Mme Noël : Pour l'agent H, c'est de la diffamation en ligne. Pour le groupe électrogène, c'est la 039- 2026.
Mme la Maire : Nous avons eu un vol d'un groupe électrogène. Un dépôt de plainte a été effectué par la maire ou son représentant. Je ne sais plus si c'était Gilles qui avait déposé plainte. Une enquête a eu lieu et cette enquête est remontée jusqu'à la personne qui a volé. Cette personne a été convoquée par la police et a fini par dénoncer en expliquant qu'il y avait une complicité en interne par un autre agent de la ville. L'agent a depuis été révoqué de la fonction publique. Aujourd'hui, une procédure est en justice.
Mme Noël : Cela date du 13 mars, mais c'est une histoire qui était plus ancienne.
Mme la Maire : Ce sont les honoraires. Le dossier est plus ancien.
Mme Noël : Pour les agents de la commune avec la diffamation en ligne, c'est la 040.

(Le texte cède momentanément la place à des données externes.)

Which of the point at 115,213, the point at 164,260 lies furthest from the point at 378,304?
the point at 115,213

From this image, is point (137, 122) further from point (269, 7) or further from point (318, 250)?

Mme la Maire : Pour moi, nos agents à nous ont fait l'objet de diffamation. Ils ont demandé une protection fonctionnelle et nous leur avons accordé. Ils ont été ciblés en tant qu'agents. Nous leur accordons donc la protection fonctionnelle. Ils ont déposé plainte. C'est en cours et c'est en justice. Je n'en sais pas plus.
Mme Noël : D'accord. Est-ce dans le cadre de l'élection municipale ?
Mme la Maire : Non, c'était bien avant. C’était un an et demi avant. Pour les bourses, je crois que la loi dit que nous continuons tout projet préexistant qui se répète chaque année.
Mme Noël : J'ai vérifié. Pour le coup, nous aurions pu le stopper au 1er septembre 2025.
Mme la Maire : Vous en savez plus que moi. Je n'étais même pas au courant qu'ils avaient attribué des bourses. C'est une décision, mais je ne sais pas à qui nous l’avons attribuée ou comment. Je n’ai pas que cela à faire d'aller espérer sur une période électorale pour dix jeunes qui ont eu leur bourse comme chaque année et dire que nous pourrions espérer que ces dix jeunes pourraient voter pour Madame la Maire. C'est ridicule. Vous faites des sous-entendus détestables. Je sais que des jeunes ont bénéficié d'une bourse comme chaque année. Nous avons fini sur les décisions de gestion courante. Si nous finissons tous les soirs à 22h30, je vais peut-être tenter de maintenir les conseils en soirée. Merci pour ce premier Conseil. Je vous donne rendez-vous le 21 avril prochain pour le Conseil sur le vote du budget. Bonne soirée. À bientôt.
L’ordre du jour étant épuisé, la séance est levée.